Позавтракав горячим сладким чаем и бутербродом с колбасой, она завела будильник и уронила голову на подушку, почти сразу засыпая.

Варе снилось море. Родная сердцу галька под резиновой подошвой и шелест волн. Она сидела на берегу, вдыхала соленый воздух и наблюдала за чайками, раз за разом ныряющими за добычей в воду. Вокруг не было ни одной человеческой души, только Варя и море.

А потом оно вдруг начало замерзать.

Сначала Варе показалось, что это пластиковый мусор качается на волнах, но он стал разрастаться, превращая танцующую воду в мертвый лед. Варя вскочила, чувствуя, как холод обжигает лодыжки и плечи, и побежала к воде, но та уже полностью обледенела.

И дна под этим льдом не было видно.

Словно в том месте, где раньше начиналась вода, сейчас был обрыв на огромную глубину, и галька прекращалась, а за водяным стеклом виднелась только темнота. Такая же черная и холодная, как северная ночь.

А следом раздался хлопок.

Ветка дерева со всей силы ударила в окно, разбивая его, и стоящая на льду Варя провалилась вниз, не успев даже закричать прежде, чем мрак заволок все вокруг.

Она подскочила на кровати, испуганно оглядываясь.
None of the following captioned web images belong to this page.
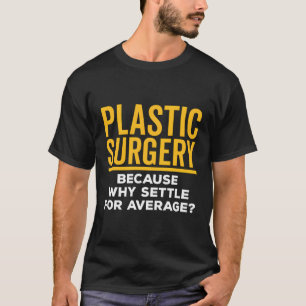Camiseta Cirurgia Plástica Para Cirurgião Cirúrgico Médio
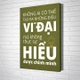 Tranh treo tường Không ai có thể tạo ra những điều vĩ đại mà không thực  sự hiểu được chính mình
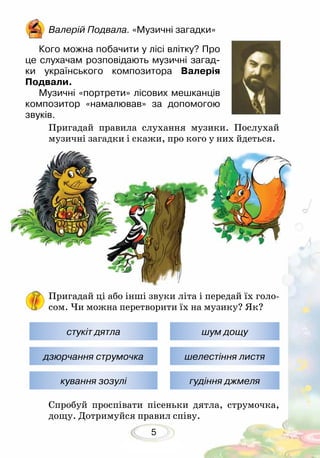 5
Пригадай правила слухання музики. Послухай
музичні загадки і скажи, про кого у них йдеться.
Пригадай ці або інші звуки літа і передай їх голо-
сом. Чи можна перетворити їх на музику? Як?
Спробуй проспівати пісеньки дятла, струмочка,
дощу. Дотримуйся правил співу.
Валерій Подвала. «Музичні загадки»
Кого можна побачити у лісі влітку? Про
це слухачам розповідають музичні загад-
ки українського композитора Валерія
Подвали.
Музичні «портрети» лісових мешканців
композитор «намалював» за допомогою
звуків.
стукіт дятла
дзюрчання струмочка
кування зозулі
шум дощу
шелестіння листя
гудіння джмеля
В комнате посветлело, но в углах все равно сохранялись комки полумрака, а простынь, которую Варя сжимала пальцами до впившихся в ладони ногтей, оказалась влажной. Похоже, от кошмара ее бросило в жар.

Окно оказалось целым.

На экране телефона значилось, что до будильника осталось всего семь минут. Лечь снова она не могла, наоборот, Варю продолжало трясти, а сердце в груди никак не могло замедлить ритм. Она спустилась с кровати, оставляя белье смятым и наполовину сползшим на пол, и побрела вниз, в сторону кухни. Ей срочно нужно было попить – во рту пересохло, и горло саднило, будто Варя долго кричала, сорвав голос.

Мама успела вернуться и сидела за столом, разложив вокруг себя веер документов. Силуэт ее был сгорблен, тело напряжено, а брови сведены в попытке лучше понять то, над чем она ломала голову. У нее, еще совершенно не старой женщины, залегла вертикальная морщинка между бровями.
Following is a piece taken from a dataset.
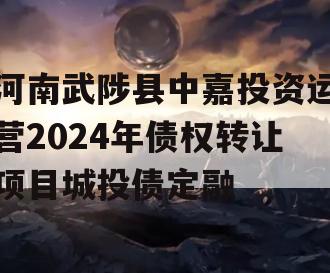河南武陟县中嘉投资运营2024年债权转让项目城投债定融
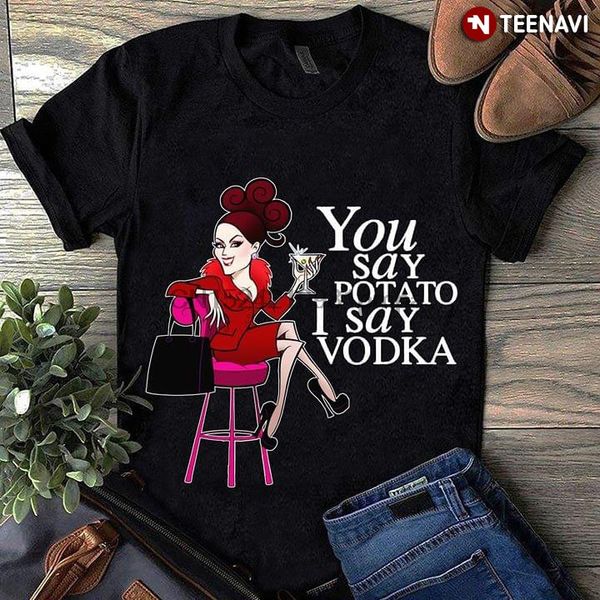 

sport men t shirt lady you say potato i say vodka women tshirts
– Как дела? – мимолетно спросила Варя, проходя мимо матери к гарнитуру, на котором стоял кувшин с водой.

Пить хотелось нестерпимо, и целый стакан она осушила залпом.

– Здесь есть только один педиатр, и тот принимает раз в тысячу лет, – устало вздохнула мама, поднимая на Варю взгляд. – Что это с тобой? Не заболела?

Варя попыталась увернуться, но мать все равно дотронулась губами до влажного лба и заключила:

– Температуры вроде нет. Ты как себя чувствуешь?

Она выглядела обеспокоенной, и Варе стало стыдно за утренний скандал. Как не пыталась заглушить в себе детскую ревность из-за того, что родители целиком посвящены Славе, а о ней забыли ровно в тот день, когда ему поставили диагноз, но все же не могла.

Варя была слишком взрослая, чтобы позволять себе подобное. Слава слишком маленьким, чтобы она воспринимала его как брата, а не ребенка.

– Перетопили, в спальнях дышать нечем, – выкрутилась Варя, пожимая плечами.

– Скажи отцу, пусть убавит отопление. Зря мы, что ли, датчики в каждую комнату покупали.

Поняв, что жизни и здоровью дочери ничего не угрожает, мама вернулась за стол и продолжила задумчиво перебирать бумаги. Лишь когда Варя собралась уходить, она бросила ей в спину:

– Кушать не хочешь?

– Я со Славой поем, – мгновенно отозвалась она.

Днем поселок выглядел намного гостеприимнее, чем во время темноты. Светлые дома на ножках были покрыты снежной вуалью со стороны ветра, а снег переливался на солнце сверкающими камнями, поэтому Варя щурилась и жалела, что не взяла горнолыжные очки с тонировкой. Бродячих собак она по дороге не встретила, как, впрочем, и других животных, хотя нож все же отыскала и предусмотрительно бросила в карман куртки. Людей было не так много, в основном все крутились около домов, чтобы в любой момент можно было скрыться от мороза.